PROBLEM TO WORK ON: Below is a listing from which only part is wanted; return exactly the lines from the one with "family: Apterygidae" up to and including the one with "category: gazelle thomsons".

══ SOURCE INFORMATION

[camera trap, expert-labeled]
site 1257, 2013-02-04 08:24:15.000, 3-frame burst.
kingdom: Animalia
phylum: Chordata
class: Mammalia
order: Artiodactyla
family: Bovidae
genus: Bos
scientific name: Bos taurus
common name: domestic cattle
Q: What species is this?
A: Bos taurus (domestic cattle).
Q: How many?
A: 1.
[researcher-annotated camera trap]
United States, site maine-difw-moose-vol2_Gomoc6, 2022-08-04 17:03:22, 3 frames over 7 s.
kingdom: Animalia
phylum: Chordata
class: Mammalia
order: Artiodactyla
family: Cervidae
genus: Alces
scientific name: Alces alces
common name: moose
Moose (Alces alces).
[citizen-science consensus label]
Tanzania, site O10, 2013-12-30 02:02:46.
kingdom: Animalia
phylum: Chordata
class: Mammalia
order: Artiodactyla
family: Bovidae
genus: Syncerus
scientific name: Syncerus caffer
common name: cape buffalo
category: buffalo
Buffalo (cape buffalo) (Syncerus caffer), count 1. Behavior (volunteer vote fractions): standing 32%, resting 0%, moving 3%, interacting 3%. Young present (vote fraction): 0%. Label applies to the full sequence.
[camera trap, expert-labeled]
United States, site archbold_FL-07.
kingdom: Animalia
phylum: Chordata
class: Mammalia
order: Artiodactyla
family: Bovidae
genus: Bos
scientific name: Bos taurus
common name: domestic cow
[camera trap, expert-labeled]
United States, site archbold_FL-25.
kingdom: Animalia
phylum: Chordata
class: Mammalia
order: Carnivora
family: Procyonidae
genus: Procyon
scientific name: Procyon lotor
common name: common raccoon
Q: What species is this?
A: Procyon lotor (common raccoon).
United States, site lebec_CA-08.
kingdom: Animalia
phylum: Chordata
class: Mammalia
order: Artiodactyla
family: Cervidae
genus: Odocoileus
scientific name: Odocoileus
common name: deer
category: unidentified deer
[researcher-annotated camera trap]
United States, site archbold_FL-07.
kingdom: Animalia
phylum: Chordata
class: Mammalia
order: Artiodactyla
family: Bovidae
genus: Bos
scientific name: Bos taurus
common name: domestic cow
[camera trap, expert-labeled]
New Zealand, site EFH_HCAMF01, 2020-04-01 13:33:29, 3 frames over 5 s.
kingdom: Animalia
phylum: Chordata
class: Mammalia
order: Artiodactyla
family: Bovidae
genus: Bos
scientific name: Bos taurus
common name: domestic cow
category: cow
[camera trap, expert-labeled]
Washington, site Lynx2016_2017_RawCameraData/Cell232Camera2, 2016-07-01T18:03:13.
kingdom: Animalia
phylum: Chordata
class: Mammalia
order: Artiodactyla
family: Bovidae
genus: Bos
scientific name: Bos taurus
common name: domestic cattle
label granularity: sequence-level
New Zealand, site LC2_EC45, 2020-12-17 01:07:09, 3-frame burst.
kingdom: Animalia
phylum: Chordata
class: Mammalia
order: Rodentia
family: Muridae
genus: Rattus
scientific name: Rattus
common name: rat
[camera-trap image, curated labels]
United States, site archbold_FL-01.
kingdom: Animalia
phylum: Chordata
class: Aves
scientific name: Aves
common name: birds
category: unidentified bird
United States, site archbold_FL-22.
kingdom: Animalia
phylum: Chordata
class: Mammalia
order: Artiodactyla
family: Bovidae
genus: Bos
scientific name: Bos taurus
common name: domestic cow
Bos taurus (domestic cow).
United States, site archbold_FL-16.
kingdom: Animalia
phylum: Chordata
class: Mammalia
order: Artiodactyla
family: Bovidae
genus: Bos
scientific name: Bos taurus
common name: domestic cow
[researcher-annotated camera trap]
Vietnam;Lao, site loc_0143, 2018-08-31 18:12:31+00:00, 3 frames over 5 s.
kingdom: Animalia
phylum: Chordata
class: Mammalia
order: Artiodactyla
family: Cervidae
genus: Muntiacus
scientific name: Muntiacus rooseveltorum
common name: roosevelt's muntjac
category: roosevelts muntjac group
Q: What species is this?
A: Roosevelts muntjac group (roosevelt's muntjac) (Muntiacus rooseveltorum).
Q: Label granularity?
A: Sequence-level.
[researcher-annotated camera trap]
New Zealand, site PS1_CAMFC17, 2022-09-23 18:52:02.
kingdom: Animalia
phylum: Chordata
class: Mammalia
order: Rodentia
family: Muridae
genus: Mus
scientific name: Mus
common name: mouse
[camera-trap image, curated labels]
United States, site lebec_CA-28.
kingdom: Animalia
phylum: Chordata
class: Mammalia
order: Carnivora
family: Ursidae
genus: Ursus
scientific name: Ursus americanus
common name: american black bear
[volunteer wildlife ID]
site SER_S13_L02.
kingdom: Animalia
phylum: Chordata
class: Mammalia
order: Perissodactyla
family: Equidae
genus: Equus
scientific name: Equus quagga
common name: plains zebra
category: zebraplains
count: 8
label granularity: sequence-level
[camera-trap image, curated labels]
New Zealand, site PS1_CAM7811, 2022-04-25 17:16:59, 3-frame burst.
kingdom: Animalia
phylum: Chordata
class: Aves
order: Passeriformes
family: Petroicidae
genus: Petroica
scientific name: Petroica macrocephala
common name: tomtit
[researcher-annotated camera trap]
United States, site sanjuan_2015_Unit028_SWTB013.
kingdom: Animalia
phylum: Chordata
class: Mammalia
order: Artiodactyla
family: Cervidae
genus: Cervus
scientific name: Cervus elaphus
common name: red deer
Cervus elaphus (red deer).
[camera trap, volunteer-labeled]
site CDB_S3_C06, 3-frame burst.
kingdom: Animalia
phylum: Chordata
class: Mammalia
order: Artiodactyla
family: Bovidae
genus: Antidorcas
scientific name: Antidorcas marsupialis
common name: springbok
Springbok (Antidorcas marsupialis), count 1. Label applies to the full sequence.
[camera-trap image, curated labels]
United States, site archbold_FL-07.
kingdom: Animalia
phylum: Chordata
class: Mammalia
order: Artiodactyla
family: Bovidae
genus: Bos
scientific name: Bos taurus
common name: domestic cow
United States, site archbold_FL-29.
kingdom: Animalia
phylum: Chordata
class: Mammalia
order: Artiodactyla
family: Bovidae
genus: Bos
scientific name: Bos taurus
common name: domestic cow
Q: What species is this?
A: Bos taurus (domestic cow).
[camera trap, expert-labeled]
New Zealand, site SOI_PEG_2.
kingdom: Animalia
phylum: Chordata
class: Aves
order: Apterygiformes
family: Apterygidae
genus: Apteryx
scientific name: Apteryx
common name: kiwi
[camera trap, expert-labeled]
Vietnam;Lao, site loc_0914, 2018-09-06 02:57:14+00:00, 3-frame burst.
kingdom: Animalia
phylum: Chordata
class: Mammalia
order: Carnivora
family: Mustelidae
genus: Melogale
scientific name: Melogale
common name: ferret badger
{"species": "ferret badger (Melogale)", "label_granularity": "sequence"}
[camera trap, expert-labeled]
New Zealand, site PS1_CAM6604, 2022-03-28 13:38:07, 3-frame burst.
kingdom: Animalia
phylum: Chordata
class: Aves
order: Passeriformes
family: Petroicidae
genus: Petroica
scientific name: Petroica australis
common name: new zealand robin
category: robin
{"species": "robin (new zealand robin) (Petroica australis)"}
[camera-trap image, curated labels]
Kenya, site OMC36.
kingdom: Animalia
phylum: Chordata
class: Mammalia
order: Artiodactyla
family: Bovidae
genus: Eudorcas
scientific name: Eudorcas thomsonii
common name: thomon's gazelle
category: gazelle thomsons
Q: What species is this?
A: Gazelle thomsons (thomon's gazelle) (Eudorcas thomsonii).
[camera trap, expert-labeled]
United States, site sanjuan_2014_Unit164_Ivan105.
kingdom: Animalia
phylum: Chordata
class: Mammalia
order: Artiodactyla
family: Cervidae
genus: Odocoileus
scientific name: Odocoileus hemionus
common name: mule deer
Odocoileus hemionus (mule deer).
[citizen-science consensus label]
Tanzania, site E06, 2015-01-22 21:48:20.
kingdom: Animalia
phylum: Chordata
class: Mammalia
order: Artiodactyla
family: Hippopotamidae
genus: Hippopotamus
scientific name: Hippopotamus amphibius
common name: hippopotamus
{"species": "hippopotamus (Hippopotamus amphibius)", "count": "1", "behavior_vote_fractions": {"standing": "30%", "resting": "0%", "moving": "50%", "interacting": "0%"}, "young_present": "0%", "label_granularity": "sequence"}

════

ANSWER AREA:
family: Apterygidae
genus: Apteryx
scientific name: Apteryx
common name: kiwi
[camera trap, expert-labeled]
Vietnam;Lao, site loc_0914, 2018-09-06 02:57:14+00:00, 3-frame burst.
kingdom: Animalia
phylum: Chordata
class: Mammalia
order: Carnivora
family: Mustelidae
genus: Melogale
scientific name: Melogale
common name: ferret badger
{"species": "ferret badger (Melogale)", "label_granularity": "sequence"}
[camera trap, expert-labeled]
New Zealand, site PS1_CAM6604, 2022-03-28 13:38:07, 3-frame burst.
kingdom: Animalia
phylum: Chordata
class: Aves
order: Passeriformes
family: Petroicidae
genus: Petroica
scientific name: Petroica australis
common name: new zealand robin
category: robin
{"species": "robin (new zealand robin) (Petroica australis)"}
[camera-trap image, curated labels]
Kenya, site OMC36.
kingdom: Animalia
phylum: Chordata
class: Mammalia
order: Artiodactyla
family: Bovidae
genus: Eudorcas
scientific name: Eudorcas thomsonii
common name: thomon's gazelle
category: gazelle thomsons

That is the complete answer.